↓

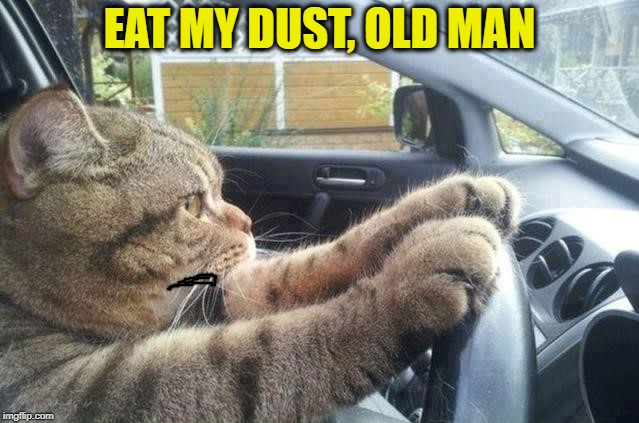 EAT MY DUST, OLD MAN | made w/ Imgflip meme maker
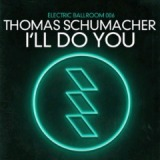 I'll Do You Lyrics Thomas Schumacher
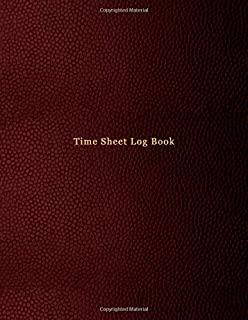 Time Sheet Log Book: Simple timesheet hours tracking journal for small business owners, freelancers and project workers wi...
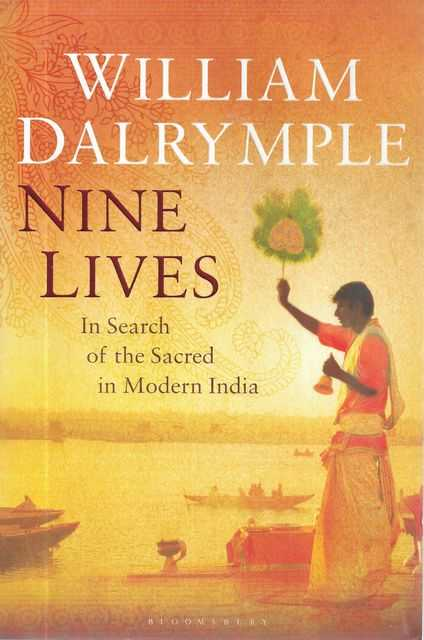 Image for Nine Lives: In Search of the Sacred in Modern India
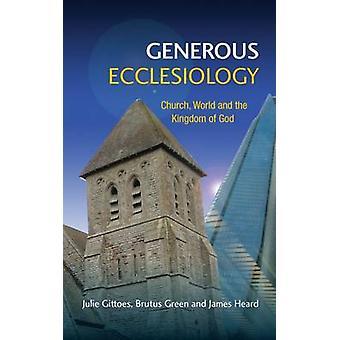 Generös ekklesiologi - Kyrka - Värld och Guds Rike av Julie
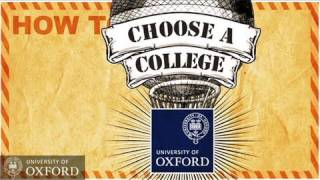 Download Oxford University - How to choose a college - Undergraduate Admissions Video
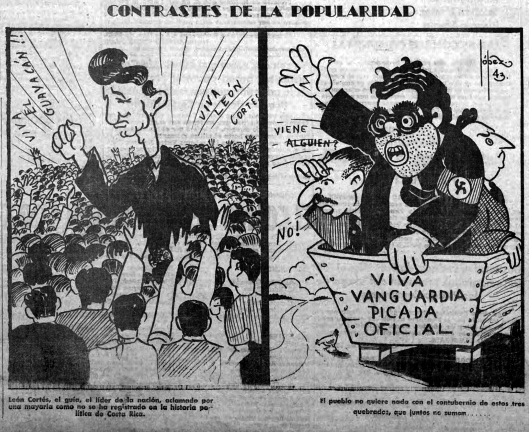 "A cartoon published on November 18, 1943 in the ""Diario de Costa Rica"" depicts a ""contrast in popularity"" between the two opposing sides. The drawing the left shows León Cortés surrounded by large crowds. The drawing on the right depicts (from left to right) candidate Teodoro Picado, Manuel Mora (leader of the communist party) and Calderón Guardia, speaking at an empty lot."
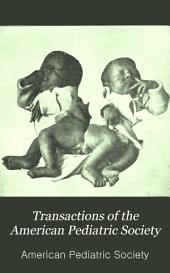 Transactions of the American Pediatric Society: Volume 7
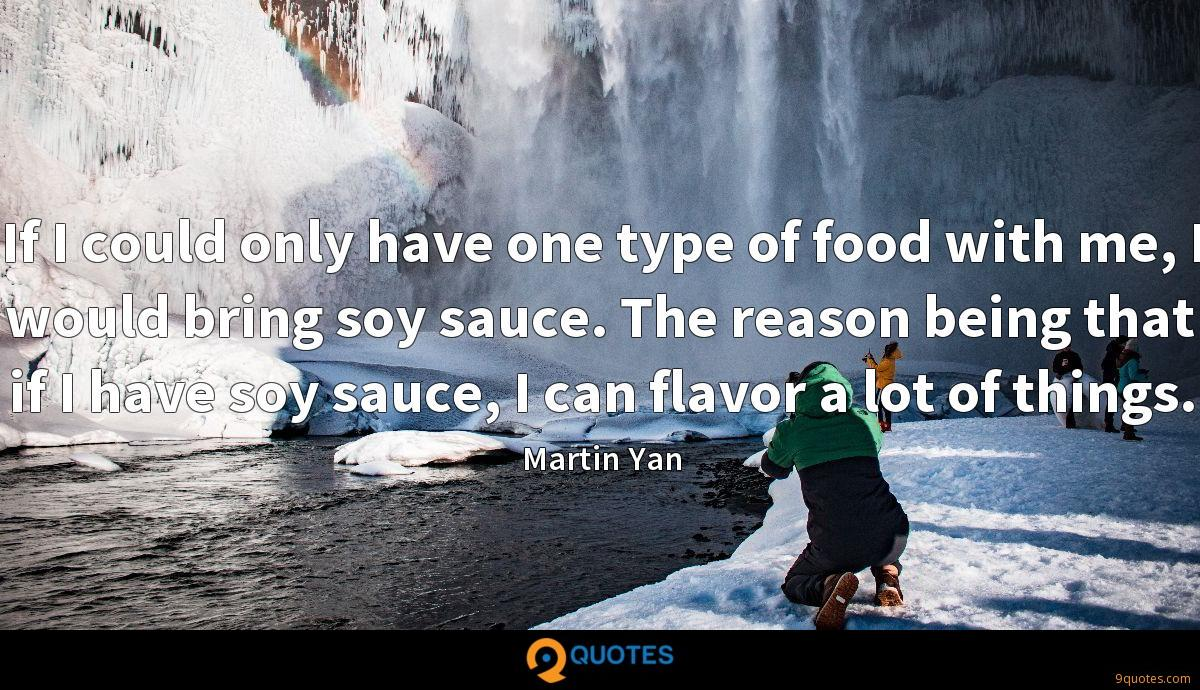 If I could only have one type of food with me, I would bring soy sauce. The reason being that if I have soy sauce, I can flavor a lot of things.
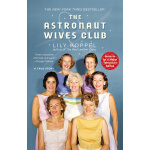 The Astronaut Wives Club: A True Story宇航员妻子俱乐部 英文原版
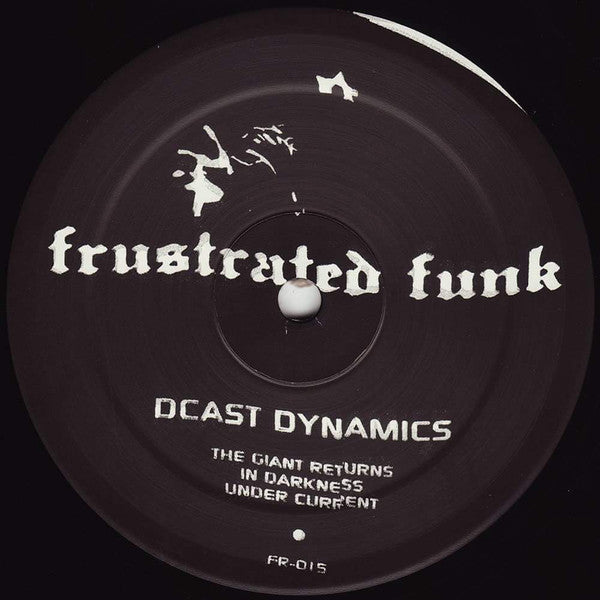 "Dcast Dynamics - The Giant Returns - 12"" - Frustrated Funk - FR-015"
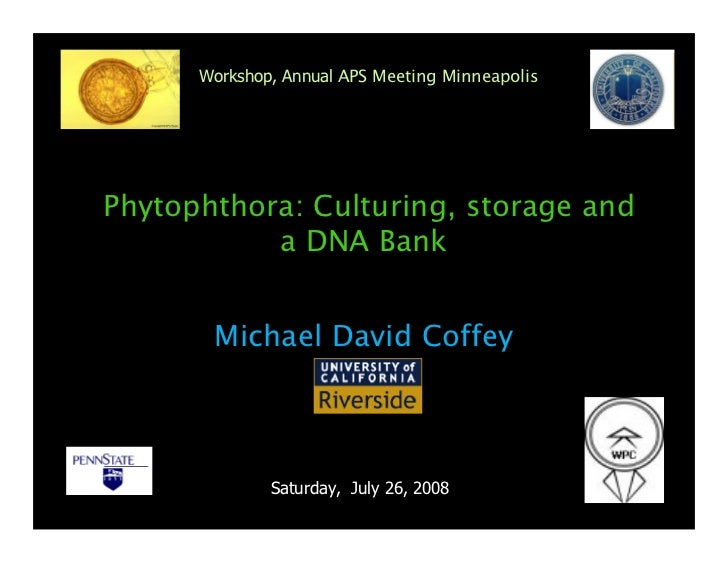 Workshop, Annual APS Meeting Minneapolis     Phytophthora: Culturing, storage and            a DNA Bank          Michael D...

↑

From the first record to the last, print everything again exactly, without pictures.

 EAT MY DUST, OLD MAN | made w/ Imgflip meme maker
 I'll Do You Lyrics Thomas Schumacher
 Time Sheet Log Book: Simple timesheet hours tracking journal for small business owners, freelancers and project workers wi...
 Image for Nine Lives: In Search of the Sacred in Modern India
 Generös ekklesiologi - Kyrka - Värld och Guds Rike av Julie
 Download Oxford University - How to choose a college - Undergraduate Admissions Video
 "A cartoon published on November 18, 1943 in the ""Diario de Costa Rica"" depicts a ""contrast in popularity"" between the two opposing sides. The drawing the left shows León Cortés surrounded by large crowds. The drawing on the right depicts (from left to right) candidate Teodoro Picado, Manuel Mora (leader of the communist party) and Calderón Guardia, speaking at an empty lot."
 Transactions of the American Pediatric Society: Volume 7
 If I could only have one type of food with me, I would bring soy sauce. The reason being that if I have soy sauce, I can flavor a lot of things.
 The Astronaut Wives Club: A True Story宇航员妻子俱乐部 英文原版
 "Dcast Dynamics - The Giant Returns - 12"" - Frustrated Funk - FR-015"
 Workshop, Annual APS Meeting Minneapolis     Phytophthora: Culturing, storage and            a DNA Bank          Michael D...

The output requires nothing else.